Return the listing below unchanged, but without pictures.

[Start of Attachment]

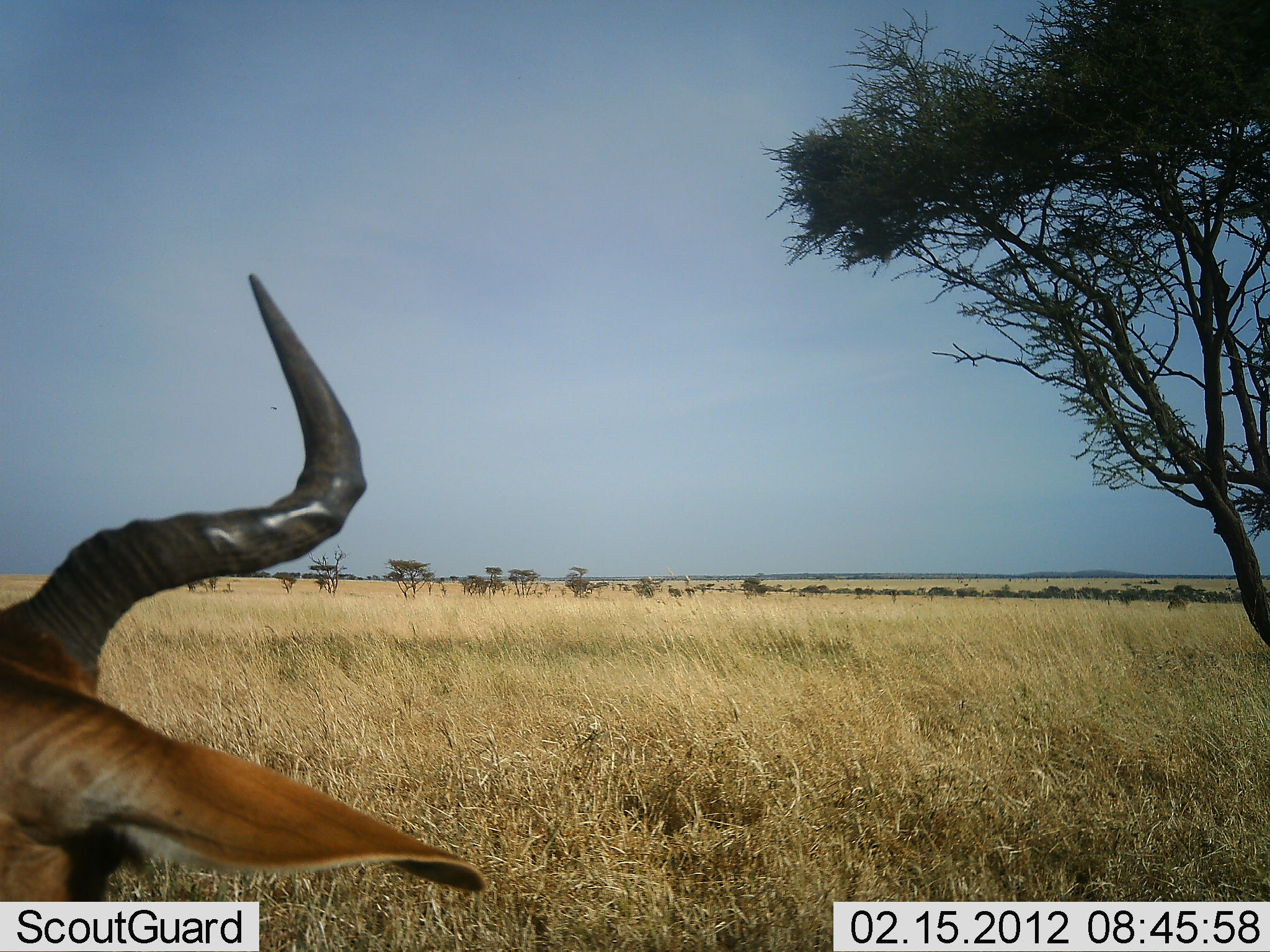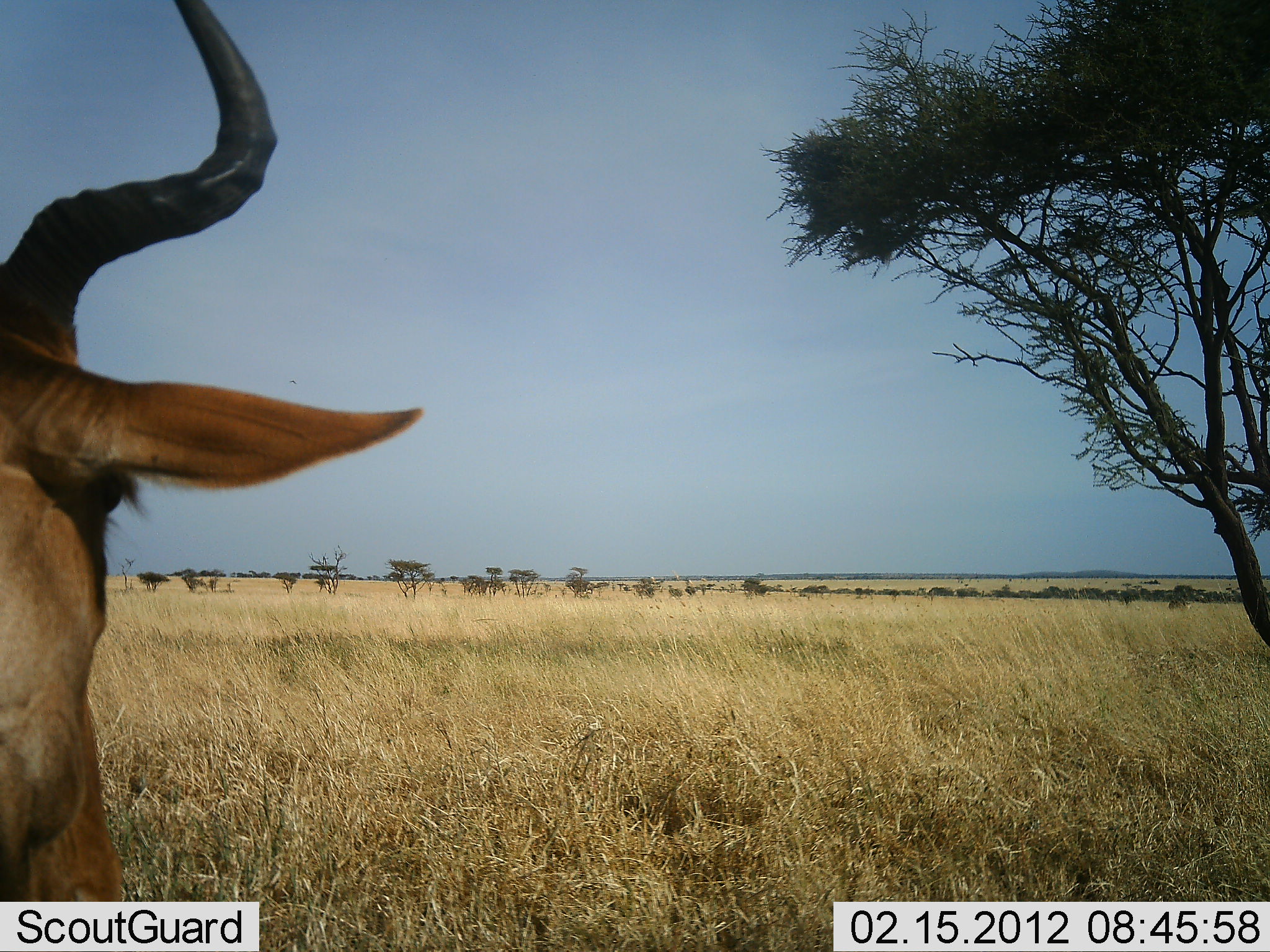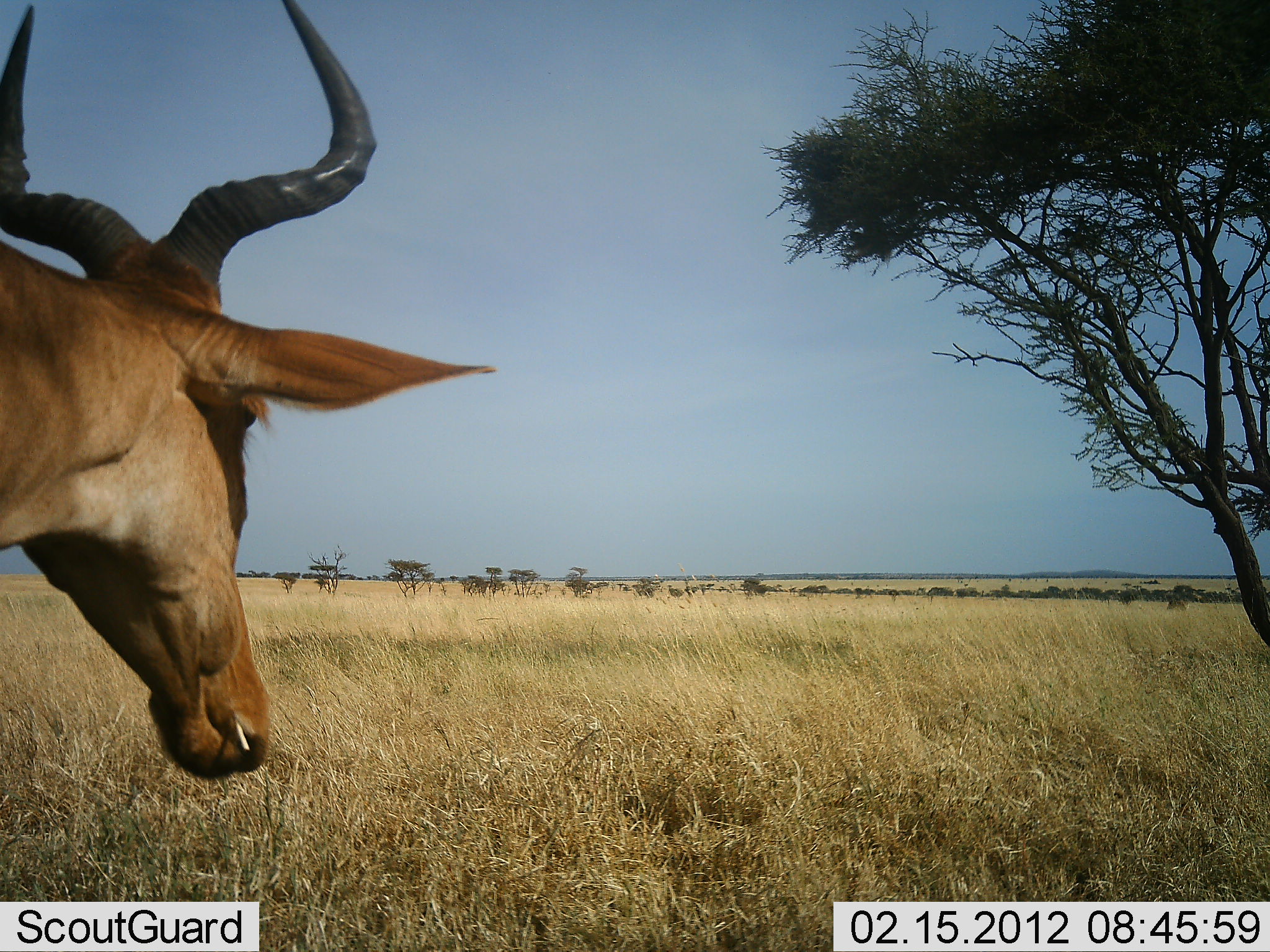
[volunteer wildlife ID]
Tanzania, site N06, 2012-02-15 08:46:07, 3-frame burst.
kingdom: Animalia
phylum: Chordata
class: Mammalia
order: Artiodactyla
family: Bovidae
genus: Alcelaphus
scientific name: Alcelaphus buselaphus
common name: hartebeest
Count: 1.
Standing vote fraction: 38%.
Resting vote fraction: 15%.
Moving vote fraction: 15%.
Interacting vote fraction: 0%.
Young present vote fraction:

[End of Attachment]

**Response to the exercise**.
[volunteer wildlife ID]
Tanzania, site N06, 2012-02-15 08:46:07, 3-frame burst.
kingdom: Animalia
phylum: Chordata
class: Mammalia
order: Artiodactyla
family: Bovidae
genus: Alcelaphus
scientific name: Alcelaphus buselaphus
common name: hartebeest
Count: 1.
Standing vote fraction: 38%.
Resting vote fraction: 15%.
Moving vote fraction: 15%.
Interacting vote fraction: 0%.
Young present vote fraction:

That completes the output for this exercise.